What is required » Rewrite the listing below, replacing each occurrence of "white dining chair" with "white side chair" and leaving everything else unchanged. Omit the pictures from your answer.
* * *
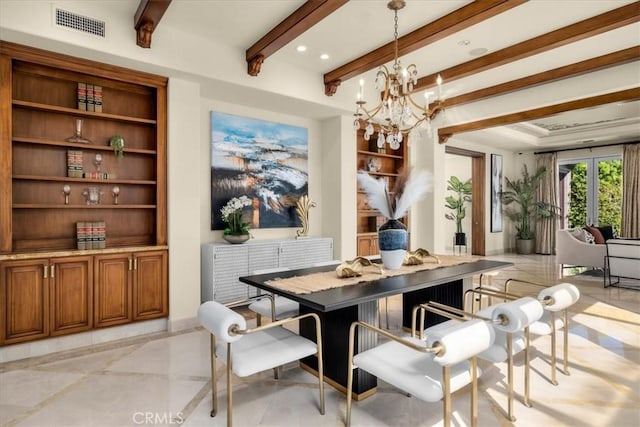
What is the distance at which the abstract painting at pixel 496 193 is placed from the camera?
31.5 ft

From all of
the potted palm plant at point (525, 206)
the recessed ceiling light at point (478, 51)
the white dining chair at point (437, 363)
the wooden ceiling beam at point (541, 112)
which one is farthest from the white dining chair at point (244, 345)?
the potted palm plant at point (525, 206)

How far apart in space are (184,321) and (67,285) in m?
1.18

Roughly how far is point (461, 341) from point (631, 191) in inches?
378

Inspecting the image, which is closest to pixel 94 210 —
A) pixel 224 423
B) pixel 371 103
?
pixel 224 423

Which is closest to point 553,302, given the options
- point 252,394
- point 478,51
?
point 252,394

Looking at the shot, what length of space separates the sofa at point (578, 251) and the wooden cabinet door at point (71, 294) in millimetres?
7707

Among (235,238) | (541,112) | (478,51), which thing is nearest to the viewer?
(478,51)

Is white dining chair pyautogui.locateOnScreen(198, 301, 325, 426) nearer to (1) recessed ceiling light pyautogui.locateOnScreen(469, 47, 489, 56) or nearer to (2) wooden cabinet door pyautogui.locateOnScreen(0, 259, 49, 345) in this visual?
(2) wooden cabinet door pyautogui.locateOnScreen(0, 259, 49, 345)

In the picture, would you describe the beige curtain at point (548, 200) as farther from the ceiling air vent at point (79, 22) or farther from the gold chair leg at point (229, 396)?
the ceiling air vent at point (79, 22)

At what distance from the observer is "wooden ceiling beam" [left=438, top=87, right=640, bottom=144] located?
194 inches

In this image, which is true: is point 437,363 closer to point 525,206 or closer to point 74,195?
point 74,195

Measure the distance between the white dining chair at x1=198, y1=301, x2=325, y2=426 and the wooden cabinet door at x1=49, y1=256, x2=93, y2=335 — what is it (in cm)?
196

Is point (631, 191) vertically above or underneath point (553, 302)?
above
* * *
Worked answer »
What is the distance at which the abstract painting at pixel 496 193 is placed from the camera?
31.5 ft

From all of
the potted palm plant at point (525, 206)
the recessed ceiling light at point (478, 51)
the white side chair at point (437, 363)
the wooden ceiling beam at point (541, 112)
which one is farthest from the white side chair at point (244, 345)?
the potted palm plant at point (525, 206)

How far apart in space are (184,321) and (67,285) in m?
1.18

Roughly how far is point (461, 341) from point (631, 191) in inches?
378

Inspecting the image, which is closest to pixel 94 210 —
A) pixel 224 423
B) pixel 371 103
?
pixel 224 423

Which is closest to point 553,302, given the options
- point 252,394
- point 478,51
?
point 252,394

Looking at the shot, what length of space separates the sofa at point (578, 251) and the wooden cabinet door at point (71, 294) in millimetres?
7707

Among (235,238) | (541,112) | (478,51), which thing is nearest to the viewer?
(478,51)

Is white side chair pyautogui.locateOnScreen(198, 301, 325, 426) nearer to (1) recessed ceiling light pyautogui.locateOnScreen(469, 47, 489, 56) or nearer to (2) wooden cabinet door pyautogui.locateOnScreen(0, 259, 49, 345) in this visual?
(2) wooden cabinet door pyautogui.locateOnScreen(0, 259, 49, 345)

In the picture, would you describe the beige curtain at point (548, 200) as farther from the ceiling air vent at point (79, 22) or farther from the gold chair leg at point (229, 396)?
the ceiling air vent at point (79, 22)

At what distance from the observer is "wooden ceiling beam" [left=438, top=87, right=640, bottom=144] located?
194 inches

In this image, which is true: is point 437,363 closer to point 525,206 or closer to point 74,195?
point 74,195

Measure the distance between the white side chair at x1=198, y1=301, x2=325, y2=426 and the wooden cabinet door at x1=49, y1=256, x2=93, y2=335 — what is it (in cm)?
196

Is point (631, 191) vertically above or underneath point (553, 302)?
above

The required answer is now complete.